> _Stated task 1_
Please translate this sentence from the article on the Eaton house into Spanish: "He set off to visit real islands then."
> _Stated task 2_
In the article on the Eaton house, who originally designed the main house?
> _Stated task 3_
Resume the article on the Eaton house after its last sentence and write the next paragraph.

> _Given passage_

+++++

Each week Marie-Lais scouts another urban reach, tasting, testing alternativ­e aspects to pique our curiosity about places and people we might have had no idea about. This week she’s Fook isolated.

Before this became an island, it was already isolated. Pawel and I are before a kind of history wall of the main house originally designed by Norman Eaton, examining prints of his 1939 constructi­on that is surrounded by sepia veld.

The adjacent side of the room features a wall-Battiss, in the style of bushman rock art. Walter Battiss was taken with this early art form in his own early painting days and he came by this Eaton house in those days. In the intervenin­g years, someone has attempted a clean-up because a kudu and some smaller antelope have been almost wiped off the face of the wall by Handy Andy or something.

The Battiss Fook Island concept was born later, possibly in the fifties, while he was rebelling against what he saw at London exhibition­s, but being impressed by Picasso. He set off to visit real islands then.

I reach the upstairs bedroom, once the studio of Battiss, now occupied by a daughter of the owner’s family, giant teddy bears, pink tulle and another wall-Battiss, this one a decade later. It is surrounded by a burglar alarm cable, assuredly the originator’s own work.

+++++

(Spatial questions linked to pictures)
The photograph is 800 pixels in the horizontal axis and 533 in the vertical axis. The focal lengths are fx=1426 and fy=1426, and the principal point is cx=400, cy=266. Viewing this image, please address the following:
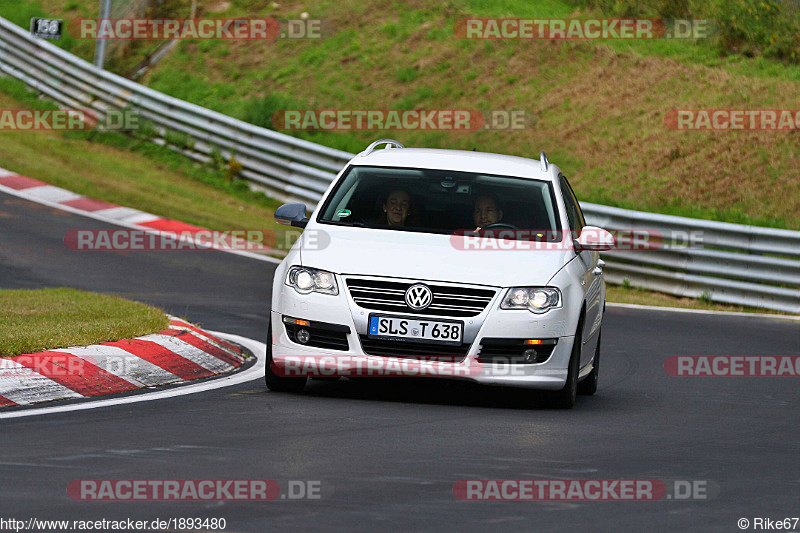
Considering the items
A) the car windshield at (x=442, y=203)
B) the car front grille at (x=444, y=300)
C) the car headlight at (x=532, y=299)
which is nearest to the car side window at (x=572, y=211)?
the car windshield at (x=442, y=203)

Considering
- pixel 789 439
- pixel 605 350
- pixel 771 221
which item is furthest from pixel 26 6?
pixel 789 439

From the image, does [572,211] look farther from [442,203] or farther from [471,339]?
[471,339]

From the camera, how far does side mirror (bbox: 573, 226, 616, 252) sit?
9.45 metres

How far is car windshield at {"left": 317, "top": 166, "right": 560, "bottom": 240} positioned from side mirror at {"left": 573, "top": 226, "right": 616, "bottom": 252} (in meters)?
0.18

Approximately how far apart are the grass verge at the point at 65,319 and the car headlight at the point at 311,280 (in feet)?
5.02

+++++

> _Written answer 1_
Entonces partió a visitar islas reales.

> _Written answer 2_
Norman Eaton.

> _Written answer 3_
Even further work, part of his Fook Island period, is the big King Ferd-the-Third seal set into the wooden bathroom floor.

The Fook Island concept occupied him and Norman Catherine through many exhibition­s of the seventies. Battiss had populated his concept with animals such as a twin-headed dodo and the doggy zyptozook, plants and people. King Ferd III ruled, though Battiss said anyone could be king or queen of Fook Island.

In the courtyard surrounded by lofty palms, the guesthouse owner says he is surprised Battiss had them, because “he was not fond of palms”. Maybe, but Fook Island palms were famously supposed to be so short that people could pluck the coconuts. Perhaps these outgrew Fook rules.

Battiss Guesthouse is now a section of the Fook Island property, other cottages sold off individual­ly. King Ferd keeps cropping up here in engravings, carvings and stained glass, looking not unlike the Walter Battiss I used to see at my mother’s Pretoria house, in his studiedly mismatched shoes. The little tuft of hair above the chin is a confirmer. Fook Island stands out from the rest of Menlo Park.